* [Prompt]
Start at the line in the entries below that contains "common name: rifleman", stop at the line that contains "genus: Rhipidura", and output exactly the lines in that span, both ends included.

[Items listed in a dataset]
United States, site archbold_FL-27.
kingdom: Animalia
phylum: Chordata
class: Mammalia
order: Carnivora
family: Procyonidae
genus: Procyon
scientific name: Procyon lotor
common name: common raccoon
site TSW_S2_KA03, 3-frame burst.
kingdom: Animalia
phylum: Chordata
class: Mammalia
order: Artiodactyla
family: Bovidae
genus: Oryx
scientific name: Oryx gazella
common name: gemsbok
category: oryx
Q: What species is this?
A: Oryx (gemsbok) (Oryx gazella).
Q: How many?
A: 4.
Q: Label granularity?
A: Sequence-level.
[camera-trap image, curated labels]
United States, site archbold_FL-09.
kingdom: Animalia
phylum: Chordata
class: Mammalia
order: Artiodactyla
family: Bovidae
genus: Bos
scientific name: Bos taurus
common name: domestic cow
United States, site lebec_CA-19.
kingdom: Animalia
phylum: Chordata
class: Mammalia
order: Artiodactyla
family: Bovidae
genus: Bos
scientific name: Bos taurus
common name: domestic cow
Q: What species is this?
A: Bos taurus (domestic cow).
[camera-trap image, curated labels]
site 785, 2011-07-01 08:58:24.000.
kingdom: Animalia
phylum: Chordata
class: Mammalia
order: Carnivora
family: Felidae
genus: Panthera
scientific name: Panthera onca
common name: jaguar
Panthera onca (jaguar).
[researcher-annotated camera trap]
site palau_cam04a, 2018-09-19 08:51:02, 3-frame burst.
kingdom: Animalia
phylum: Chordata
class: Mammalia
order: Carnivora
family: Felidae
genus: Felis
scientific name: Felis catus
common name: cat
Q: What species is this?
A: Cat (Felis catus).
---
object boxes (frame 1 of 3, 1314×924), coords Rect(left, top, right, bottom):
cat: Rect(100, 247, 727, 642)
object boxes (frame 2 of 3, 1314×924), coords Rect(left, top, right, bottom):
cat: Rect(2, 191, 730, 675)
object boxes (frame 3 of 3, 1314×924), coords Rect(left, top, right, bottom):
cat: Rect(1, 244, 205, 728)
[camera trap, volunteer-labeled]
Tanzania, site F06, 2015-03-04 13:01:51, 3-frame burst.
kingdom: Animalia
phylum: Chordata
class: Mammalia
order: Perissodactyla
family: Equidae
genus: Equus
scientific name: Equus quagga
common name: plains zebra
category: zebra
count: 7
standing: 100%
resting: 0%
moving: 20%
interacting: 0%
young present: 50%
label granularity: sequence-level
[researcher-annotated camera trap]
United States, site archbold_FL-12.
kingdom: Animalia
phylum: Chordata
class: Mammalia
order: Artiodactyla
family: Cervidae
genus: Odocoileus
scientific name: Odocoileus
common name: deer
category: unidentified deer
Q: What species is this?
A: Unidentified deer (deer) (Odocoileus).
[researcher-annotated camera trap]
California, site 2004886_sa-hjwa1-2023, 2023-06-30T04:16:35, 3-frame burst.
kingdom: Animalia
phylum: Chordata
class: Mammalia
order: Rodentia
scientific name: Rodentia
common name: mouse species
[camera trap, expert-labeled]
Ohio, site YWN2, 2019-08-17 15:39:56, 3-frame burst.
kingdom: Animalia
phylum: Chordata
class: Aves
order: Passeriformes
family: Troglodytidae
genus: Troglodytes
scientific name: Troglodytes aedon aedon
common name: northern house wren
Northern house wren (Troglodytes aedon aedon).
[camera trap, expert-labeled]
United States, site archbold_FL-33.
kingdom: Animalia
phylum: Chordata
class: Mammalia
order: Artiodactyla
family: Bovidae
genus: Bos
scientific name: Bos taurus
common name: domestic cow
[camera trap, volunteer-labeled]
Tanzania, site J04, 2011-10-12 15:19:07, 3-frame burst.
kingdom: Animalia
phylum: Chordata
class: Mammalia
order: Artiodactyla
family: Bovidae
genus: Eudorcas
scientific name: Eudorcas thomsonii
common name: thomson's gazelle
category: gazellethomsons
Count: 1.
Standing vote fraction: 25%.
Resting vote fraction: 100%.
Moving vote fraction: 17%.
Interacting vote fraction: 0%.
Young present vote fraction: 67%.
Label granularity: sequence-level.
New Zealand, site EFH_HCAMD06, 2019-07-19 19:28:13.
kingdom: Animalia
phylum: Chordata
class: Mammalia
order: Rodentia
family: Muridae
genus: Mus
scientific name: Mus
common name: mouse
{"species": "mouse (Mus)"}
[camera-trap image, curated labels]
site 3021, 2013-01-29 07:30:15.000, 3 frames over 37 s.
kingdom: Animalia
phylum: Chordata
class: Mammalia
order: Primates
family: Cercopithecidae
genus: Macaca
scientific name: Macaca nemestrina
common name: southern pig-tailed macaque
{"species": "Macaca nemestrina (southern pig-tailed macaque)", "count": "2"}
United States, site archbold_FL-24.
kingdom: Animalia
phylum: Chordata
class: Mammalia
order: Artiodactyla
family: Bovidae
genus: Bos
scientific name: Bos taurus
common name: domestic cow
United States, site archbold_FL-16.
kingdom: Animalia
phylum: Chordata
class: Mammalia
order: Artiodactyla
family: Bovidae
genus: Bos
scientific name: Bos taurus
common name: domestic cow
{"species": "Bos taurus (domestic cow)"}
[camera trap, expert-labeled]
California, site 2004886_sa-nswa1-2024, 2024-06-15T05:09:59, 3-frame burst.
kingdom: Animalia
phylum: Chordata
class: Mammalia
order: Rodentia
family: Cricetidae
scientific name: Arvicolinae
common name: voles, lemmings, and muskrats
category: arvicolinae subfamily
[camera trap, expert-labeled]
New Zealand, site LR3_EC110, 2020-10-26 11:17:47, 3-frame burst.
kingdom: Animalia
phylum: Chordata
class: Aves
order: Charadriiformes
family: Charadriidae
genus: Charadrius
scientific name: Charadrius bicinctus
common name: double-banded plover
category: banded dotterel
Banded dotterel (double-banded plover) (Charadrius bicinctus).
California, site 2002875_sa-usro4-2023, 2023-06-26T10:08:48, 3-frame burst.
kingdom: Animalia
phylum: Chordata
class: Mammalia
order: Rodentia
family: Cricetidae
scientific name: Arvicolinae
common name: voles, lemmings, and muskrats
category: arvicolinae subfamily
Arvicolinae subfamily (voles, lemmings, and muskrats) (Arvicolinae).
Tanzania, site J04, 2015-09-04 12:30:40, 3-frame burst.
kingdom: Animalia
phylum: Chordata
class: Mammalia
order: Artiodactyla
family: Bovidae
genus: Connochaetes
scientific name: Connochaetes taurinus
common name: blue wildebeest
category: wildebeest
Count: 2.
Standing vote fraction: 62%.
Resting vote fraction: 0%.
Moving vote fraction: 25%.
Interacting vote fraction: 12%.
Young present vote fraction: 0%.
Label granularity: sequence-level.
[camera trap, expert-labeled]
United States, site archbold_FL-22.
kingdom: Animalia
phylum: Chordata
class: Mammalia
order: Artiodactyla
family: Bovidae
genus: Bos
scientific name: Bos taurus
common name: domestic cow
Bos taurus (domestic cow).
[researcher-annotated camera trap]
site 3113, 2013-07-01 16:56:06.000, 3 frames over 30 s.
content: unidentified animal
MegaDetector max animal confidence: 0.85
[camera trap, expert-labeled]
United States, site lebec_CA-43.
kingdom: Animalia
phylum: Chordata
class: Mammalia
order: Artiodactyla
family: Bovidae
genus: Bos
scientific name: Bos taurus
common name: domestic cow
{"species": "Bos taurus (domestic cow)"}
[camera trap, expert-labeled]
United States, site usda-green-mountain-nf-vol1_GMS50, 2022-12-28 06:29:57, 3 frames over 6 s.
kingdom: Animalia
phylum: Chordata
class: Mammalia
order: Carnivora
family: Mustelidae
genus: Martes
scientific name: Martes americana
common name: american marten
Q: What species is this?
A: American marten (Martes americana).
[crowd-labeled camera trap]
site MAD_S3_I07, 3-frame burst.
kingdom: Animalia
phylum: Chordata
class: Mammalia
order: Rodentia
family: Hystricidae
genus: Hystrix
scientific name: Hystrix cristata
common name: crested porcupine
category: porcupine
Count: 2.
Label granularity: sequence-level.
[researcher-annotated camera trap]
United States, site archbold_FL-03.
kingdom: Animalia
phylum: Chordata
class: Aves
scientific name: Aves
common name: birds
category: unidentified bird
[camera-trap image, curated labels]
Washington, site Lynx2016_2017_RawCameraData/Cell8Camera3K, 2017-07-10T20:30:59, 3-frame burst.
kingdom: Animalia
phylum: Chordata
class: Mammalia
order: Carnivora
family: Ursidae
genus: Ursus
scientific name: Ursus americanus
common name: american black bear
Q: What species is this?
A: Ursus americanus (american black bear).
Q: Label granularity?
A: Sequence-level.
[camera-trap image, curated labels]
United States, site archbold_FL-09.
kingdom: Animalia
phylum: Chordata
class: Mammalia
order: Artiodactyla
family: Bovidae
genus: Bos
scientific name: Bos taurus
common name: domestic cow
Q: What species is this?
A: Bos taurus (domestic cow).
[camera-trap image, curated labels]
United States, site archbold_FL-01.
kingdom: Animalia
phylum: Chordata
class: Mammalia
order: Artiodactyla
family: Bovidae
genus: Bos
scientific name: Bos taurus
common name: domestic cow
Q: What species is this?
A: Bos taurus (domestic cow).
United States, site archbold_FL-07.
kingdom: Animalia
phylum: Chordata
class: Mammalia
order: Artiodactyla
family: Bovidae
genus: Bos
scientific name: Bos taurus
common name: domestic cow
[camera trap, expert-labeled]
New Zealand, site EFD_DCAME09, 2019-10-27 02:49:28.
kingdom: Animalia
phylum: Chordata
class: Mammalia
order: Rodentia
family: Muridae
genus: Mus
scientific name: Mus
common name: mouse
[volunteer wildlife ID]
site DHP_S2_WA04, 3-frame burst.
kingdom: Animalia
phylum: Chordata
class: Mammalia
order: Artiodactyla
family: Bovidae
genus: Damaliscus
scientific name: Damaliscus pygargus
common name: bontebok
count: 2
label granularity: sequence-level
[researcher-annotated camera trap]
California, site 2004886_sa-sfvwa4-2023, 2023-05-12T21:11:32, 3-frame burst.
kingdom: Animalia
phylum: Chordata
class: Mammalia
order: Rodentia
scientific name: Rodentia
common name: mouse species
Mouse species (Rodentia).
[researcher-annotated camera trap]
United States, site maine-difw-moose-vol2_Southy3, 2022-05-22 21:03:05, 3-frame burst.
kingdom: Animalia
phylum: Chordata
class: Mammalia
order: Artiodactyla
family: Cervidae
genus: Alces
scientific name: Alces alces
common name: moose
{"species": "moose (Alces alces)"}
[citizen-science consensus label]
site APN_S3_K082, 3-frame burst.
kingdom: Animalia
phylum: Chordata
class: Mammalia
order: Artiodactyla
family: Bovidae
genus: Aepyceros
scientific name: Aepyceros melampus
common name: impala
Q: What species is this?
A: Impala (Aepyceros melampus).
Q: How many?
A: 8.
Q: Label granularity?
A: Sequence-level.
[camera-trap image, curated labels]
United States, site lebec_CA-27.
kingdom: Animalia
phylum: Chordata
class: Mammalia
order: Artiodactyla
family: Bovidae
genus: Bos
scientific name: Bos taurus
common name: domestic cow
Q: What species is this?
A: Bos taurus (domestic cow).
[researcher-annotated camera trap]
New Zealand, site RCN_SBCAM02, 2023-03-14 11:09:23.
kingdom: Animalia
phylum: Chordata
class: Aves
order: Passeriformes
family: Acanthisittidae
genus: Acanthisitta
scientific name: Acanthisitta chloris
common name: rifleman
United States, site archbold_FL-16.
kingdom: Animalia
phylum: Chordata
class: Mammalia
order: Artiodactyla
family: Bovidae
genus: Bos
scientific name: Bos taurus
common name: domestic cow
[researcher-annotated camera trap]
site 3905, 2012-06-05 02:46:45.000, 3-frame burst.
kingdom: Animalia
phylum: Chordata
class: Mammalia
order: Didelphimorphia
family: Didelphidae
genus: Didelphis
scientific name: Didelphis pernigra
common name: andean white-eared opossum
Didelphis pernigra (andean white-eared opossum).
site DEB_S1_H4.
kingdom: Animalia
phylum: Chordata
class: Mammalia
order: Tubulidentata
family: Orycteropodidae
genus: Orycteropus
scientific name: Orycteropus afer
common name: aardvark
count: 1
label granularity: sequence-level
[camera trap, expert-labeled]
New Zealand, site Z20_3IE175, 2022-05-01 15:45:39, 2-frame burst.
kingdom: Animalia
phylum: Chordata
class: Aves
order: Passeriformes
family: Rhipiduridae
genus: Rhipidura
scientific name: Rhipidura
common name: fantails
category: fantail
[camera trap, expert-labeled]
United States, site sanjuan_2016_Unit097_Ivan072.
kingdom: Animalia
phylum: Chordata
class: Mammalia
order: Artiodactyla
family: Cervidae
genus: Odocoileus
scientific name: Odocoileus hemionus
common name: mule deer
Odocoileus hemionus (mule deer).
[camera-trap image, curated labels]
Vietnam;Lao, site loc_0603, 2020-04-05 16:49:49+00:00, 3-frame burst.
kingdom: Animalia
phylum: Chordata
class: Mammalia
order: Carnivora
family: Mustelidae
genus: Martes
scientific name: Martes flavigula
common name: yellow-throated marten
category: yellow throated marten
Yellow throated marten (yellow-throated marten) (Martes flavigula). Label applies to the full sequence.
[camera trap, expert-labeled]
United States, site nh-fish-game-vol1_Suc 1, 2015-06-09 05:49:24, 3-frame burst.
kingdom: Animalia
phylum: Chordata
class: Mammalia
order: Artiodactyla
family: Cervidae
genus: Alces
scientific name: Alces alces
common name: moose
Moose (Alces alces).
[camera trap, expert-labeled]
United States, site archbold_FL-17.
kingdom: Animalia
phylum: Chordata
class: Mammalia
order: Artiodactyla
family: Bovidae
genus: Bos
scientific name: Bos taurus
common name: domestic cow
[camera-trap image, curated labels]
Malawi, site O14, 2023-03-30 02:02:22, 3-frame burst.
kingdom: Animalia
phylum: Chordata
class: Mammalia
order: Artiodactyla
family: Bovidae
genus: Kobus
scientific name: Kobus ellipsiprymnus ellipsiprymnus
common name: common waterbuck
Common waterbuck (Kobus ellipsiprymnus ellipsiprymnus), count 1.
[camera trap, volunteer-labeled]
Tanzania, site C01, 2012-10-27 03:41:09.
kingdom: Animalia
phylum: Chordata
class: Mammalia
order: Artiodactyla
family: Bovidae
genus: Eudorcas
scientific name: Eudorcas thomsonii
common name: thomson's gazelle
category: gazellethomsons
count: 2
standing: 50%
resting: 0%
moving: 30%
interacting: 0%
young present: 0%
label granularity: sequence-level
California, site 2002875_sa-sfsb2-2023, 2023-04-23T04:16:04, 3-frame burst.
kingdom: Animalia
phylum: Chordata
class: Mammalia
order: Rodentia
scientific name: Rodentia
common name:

* [Answer box]
common name: rifleman
United States, site archbold_FL-16.
kingdom: Animalia
phylum: Chordata
class: Mammalia
order: Artiodactyla
family: Bovidae
genus: Bos
scientific name: Bos taurus
common name: domestic cow
[researcher-annotated camera trap]
site 3905, 2012-06-05 02:46:45.000, 3-frame burst.
kingdom: Animalia
phylum: Chordata
class: Mammalia
order: Didelphimorphia
family: Didelphidae
genus: Didelphis
scientific name: Didelphis pernigra
common name: andean white-eared opossum
Didelphis pernigra (andean white-eared opossum).
site DEB_S1_H4.
kingdom: Animalia
phylum: Chordata
class: Mammalia
order: Tubulidentata
family: Orycteropodidae
genus: Orycteropus
scientific name: Orycteropus afer
common name: aardvark
count: 1
label granularity: sequence-level
[camera trap, expert-labeled]
New Zealand, site Z20_3IE175, 2022-05-01 15:45:39, 2-frame burst.
kingdom: Animalia
phylum: Chordata
class: Aves
order: Passeriformes
family: Rhipiduridae
genus: Rhipidura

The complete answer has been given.